Multicollinearity for Categorial Data

I. Categorical variables must be encoded first

VIF is defined on a numeric design matrix, so categorical variables need to be turned into dummy/indicator columns.
Preferred approach: one-hot encode with a reference category (drop one level).

X_enc = pd.get_dummies(X_raw, columns=["neighborhood", "style"], drop_first=True)
vif_table = compute_vif(X_enc)

★ Do NOT include all dummy columns + intercept (dummy variable trap)

If a categorical variable has $m$ levels:

One-hot encoding creates $m$ dummy columns
If you also include an intercept (a constant 1 column), you can end up with an exact linear relationship among columns → perfect multicollinearity.

Lets understand how?

1) What the intercept does?

In a linear regression, the intercept ( $β_{0}$ ) is the model’s baseline prediction when all predictors are zero:
Technically, the intercept means we include a column that is always 1:

Intercept column = [1, 1, 1, \dots, 1]

So the model looks like:

y = β_{0} + β_{1} x_{1} + β_{2} x_{2} + \dots

That $β_{0}$ is the intercept.

★ Including an intercept is usually recommended because:

Most real relationships don’t pass through zero
If you force the line/plane through the origin (no intercept), you’re assuming $\hat{y} = 0$ when all $x = 0$ . That’s often not true and can bias slope estimates.
It captures the overall mean / baseline level
With an intercept, the model can shift up/down to fit the data better.
Better interpretation in dummy-coded models
With one-hot encoding and a dropped reference level, the intercept becomes the expected outcome for the reference group (baseline category). That’s very interpretable.

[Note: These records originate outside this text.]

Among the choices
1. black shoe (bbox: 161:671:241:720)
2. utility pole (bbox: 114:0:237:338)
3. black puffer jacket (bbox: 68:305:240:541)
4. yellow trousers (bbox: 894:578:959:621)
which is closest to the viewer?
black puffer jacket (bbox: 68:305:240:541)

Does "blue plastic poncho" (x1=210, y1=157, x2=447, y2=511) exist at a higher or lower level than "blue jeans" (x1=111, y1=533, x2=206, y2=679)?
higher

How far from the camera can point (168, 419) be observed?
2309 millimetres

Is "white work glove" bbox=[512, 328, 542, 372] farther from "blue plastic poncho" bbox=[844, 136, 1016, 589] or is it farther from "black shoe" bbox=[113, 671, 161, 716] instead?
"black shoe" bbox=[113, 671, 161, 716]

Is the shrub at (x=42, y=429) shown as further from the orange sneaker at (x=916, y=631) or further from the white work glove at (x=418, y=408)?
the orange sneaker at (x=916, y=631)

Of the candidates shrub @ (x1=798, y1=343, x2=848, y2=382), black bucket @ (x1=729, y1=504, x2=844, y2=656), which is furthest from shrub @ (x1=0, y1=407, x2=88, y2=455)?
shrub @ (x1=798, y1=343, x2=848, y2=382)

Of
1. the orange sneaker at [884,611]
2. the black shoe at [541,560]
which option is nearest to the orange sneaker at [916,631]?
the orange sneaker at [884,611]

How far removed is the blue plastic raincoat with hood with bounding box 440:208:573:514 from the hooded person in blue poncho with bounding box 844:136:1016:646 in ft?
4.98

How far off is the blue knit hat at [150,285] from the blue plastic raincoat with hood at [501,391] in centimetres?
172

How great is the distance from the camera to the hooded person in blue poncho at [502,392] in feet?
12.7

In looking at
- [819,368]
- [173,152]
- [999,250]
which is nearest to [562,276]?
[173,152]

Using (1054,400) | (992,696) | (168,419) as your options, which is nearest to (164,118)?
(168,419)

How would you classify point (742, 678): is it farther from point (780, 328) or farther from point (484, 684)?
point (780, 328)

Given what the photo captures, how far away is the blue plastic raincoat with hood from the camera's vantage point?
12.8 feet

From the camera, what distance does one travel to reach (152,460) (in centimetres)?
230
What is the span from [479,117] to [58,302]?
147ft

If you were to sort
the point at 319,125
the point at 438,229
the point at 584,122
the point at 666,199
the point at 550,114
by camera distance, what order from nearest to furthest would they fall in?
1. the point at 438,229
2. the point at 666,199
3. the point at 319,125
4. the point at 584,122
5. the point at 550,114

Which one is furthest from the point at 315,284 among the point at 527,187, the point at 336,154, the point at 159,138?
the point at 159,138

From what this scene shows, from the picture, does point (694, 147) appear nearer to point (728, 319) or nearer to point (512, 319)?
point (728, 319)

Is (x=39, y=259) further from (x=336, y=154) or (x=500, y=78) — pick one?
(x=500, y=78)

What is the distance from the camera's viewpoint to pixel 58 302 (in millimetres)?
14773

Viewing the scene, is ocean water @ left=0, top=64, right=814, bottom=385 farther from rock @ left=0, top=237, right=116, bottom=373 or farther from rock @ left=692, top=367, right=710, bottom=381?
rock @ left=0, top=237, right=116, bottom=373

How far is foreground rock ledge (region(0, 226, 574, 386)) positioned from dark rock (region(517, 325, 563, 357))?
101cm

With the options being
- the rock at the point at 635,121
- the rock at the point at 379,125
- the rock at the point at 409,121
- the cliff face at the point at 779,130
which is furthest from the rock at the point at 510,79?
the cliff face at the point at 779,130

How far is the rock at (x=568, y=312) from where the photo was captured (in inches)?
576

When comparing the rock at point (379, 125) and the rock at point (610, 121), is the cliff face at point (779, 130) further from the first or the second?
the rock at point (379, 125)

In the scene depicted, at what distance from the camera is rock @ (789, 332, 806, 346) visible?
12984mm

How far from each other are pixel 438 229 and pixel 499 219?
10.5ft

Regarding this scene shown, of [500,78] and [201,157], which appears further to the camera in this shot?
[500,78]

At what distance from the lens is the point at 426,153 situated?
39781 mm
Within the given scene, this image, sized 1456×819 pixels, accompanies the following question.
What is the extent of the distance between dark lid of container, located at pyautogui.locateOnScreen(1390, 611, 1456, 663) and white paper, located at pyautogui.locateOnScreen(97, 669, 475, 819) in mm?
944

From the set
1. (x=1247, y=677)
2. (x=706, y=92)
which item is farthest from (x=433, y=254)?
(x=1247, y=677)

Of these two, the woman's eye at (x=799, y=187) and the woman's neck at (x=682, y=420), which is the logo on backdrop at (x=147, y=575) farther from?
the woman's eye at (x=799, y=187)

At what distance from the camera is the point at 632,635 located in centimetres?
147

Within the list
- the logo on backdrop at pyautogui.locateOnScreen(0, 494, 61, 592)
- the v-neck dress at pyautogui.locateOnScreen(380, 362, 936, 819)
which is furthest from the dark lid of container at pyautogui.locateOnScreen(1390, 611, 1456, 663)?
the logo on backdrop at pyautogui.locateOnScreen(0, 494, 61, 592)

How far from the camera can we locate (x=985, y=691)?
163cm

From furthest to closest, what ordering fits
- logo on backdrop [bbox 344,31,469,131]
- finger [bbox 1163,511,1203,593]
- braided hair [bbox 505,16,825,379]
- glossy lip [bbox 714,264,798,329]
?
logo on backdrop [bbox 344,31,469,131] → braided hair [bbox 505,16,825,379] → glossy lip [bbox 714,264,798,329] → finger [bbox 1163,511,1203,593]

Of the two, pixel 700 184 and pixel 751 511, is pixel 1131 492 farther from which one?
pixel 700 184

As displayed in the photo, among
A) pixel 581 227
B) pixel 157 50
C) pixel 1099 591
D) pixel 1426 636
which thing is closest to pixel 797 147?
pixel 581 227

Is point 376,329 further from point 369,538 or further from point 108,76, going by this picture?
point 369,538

2) One-hot encoding a categorical variable with $m$ levels

Suppose you have a categorical feature Color with 3 categories:

Red
Green
Blue

You one-hot encode it into 3 dummy columns:

$D_{r e d}$
$D_{G r e e n}$
$D_{B l u e}$

Each row has exactly one “1” and the rest “0”.

Example data (5 rows):

Color	( $D_{r e d}$ )	( $D_{G r e e n}$ )	( $D_{B l u e}$ )
Red	1	0	0
Blue	0	0	1
Green	0	1	0
Red	1	0	0
Blue	0	0	1

Now notice something always true for every row:

D_{r e d} + D_{G r e e n} + D_{B l u e} = 1

Because each row belongs to exactly one category.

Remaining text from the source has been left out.